Sibling of #24 (O1a — batched terminal deletes). After O1a ships, OutboxSubscriber._flush_retry (faststream_outbox/subscriber/usecase.py:448-476) is the last per-row write left in the worker loop — every retry'd row is still one Postgres round-trip + BEGIN/COMMIT. Under workloads where retries are non-trivial (failing downstream, exponential backoff actively rescheduling), the retry path can dominate wall time on its own.

Retries are meaningfully harder to batch than deletes: every row carries its own delay_seconds, attempts_count, first_attempt_at, last_attempt_at — the single UPDATE … WHERE id IN (…) form doesn't fit.

Proposed design

UPDATE … FROM (VALUES …) AS v(id, token, delay, attempts, first_at, last_at) — Postgres' updatable-FROM form lets us carry per-row values inline and join on (id, token) for the lease guard.

New client method

# faststream_outbox/client.py

from sqlalchemy import BigInteger, DateTime, Float, Uuid, column, values

@dataclass(frozen=True)
class _RetryEntry:
    message_id: int
    acquired_token: uuid.UUID
    delay_seconds: float
    attempts_count: int
    first_attempt_at: _dt.datetime
    last_attempt_at: _dt.datetime

class OutboxClient(AbstractOutboxClient):
    async def mark_pending_batch_with_lease(
        self,
        conn: "AsyncConnection | None",
        entries: "Sequence[_RetryEntry]",
    ) -> set[int]:
        """
        Reschedule all entries in one round-trip. Returns the set of IDs whose lease
        still held (analogous to delete_batch_with_lease's return shape). The lease
        guard is preserved by joining on (id, acquired_token) so a row whose token
        changed underneath matches nothing.

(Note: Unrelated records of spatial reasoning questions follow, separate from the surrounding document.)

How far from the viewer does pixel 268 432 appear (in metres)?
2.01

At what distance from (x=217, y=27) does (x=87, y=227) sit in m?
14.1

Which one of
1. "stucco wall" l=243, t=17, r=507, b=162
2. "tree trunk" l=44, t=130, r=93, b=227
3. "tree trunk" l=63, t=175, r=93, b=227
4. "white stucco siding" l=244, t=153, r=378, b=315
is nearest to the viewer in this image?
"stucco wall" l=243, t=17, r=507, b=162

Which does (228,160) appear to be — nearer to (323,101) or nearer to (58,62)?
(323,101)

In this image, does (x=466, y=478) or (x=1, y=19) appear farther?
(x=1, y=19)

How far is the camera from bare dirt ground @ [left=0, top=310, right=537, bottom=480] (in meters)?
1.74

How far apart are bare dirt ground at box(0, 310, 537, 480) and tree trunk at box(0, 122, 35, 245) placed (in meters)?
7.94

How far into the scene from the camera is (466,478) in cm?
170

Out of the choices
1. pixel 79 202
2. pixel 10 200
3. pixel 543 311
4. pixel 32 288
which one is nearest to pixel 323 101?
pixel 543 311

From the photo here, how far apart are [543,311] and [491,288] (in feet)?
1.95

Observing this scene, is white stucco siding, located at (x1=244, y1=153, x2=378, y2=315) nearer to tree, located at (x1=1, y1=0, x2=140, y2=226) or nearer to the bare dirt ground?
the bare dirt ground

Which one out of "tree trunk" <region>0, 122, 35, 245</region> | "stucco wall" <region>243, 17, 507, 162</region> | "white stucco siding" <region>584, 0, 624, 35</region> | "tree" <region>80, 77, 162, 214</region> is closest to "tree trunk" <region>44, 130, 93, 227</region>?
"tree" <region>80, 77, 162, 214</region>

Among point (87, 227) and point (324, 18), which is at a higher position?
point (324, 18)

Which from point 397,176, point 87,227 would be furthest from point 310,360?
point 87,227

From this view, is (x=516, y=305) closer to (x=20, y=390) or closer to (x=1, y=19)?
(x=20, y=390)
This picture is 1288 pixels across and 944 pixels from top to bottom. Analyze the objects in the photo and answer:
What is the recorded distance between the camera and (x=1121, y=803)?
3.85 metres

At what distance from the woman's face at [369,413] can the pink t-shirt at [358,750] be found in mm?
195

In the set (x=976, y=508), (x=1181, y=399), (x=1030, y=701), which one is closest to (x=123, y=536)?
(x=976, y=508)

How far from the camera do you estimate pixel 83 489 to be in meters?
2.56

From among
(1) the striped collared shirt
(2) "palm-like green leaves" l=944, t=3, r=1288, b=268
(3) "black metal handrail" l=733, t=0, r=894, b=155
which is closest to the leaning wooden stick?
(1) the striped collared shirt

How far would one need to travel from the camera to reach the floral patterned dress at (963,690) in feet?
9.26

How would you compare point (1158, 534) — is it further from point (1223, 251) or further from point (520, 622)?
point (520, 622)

        Per-row next_attempt_at is computed server-side as ``now() + delay`` exactly
        like the per-row form, so retry timing stays DB-clock-anchored.
        """
        if conn is None:
            msg = "OutboxClient.mark_pending_batch_with_lease requires a live AsyncConnection (got None)"
            raise TypeError(msg)
        if not entries:
            return set()
        t = self._table
        # values() construct: a VALUES list usable as a FROM target.
        v = values(
            column("id", BigInteger),
            column("token", Uuid),
            column("delay", Float),
            column("attempts", BigInteger),
            column("first_at", DateTime(timezone=True)),
            column("last_at", DateTime(timezone=True)),
            name="v",
        ).data([
            (e.message_id, e.acquired_token, max(0.0, e.delay_seconds),
             e.attempts_count, e.first_attempt_at, e.last_attempt_at)
            for e in entries
        ])
        stmt = (
            update(t)
            .values(
                next_attempt_at=func.now() + func.make_interval(
                    0, 0, 0, 0, 0, 0, v.c.delay,
                ),
                attempts_count=v.c.attempts,
                first_attempt_at=v.c.first_at,
                last_attempt_at=v.c.last_at,
                acquired_at=None,
                acquired_token=None,
            )
            .where(t.c.id == v.c.id, t.c.acquired_token == v.c.token)
            .returning(t.c.id)
        )
        async with conn.begin():
            result = await conn.execute(stmt)
        return {row[0] for row in result.all()}

AbstractOutboxClient gains the matching abstract method; FakeOutboxClient walks _rows in Python.

Subscriber integration

Mirror O1a's shape but for the retry path. New knobs (in addition to O1a's):

@dataclass(kw_only=True)
class OutboxSubscriberConfig(SubscriberUsecaseConfig):
    ...
    retry_batch_size: int = 1            # default 1 = no batching (back-compat)
    retry_flush_interval_ms: float = 100.0

_retry_buffer: list[_RetryEntry] + _maybe_flush_retry_batch parallel to O1a's _terminal_buffer + _maybe_flush_terminal_batch. _safe_flush for terminal=False constructs the entry from the row and appends; lease-lost reporting follows the same set[int]-diff pattern.

Non-obvious traps

SQLAlchemy values() parameter typing. The per-row delay, attempts, first_at, last_at carry through as bound parameters via the VALUES construct. Each column must be typed explicitly (Float, BigInteger, DateTime(timezone=True)) — without the timezone-aware DateTime, asyncpg silently converts naïve datetimes on the wire and the comparison breaks. Tz-aware enforcement at the API boundary (already true via OutboxInnerMessage._record_attempt (message.py:104-109) using _utcnow()) keeps this safe.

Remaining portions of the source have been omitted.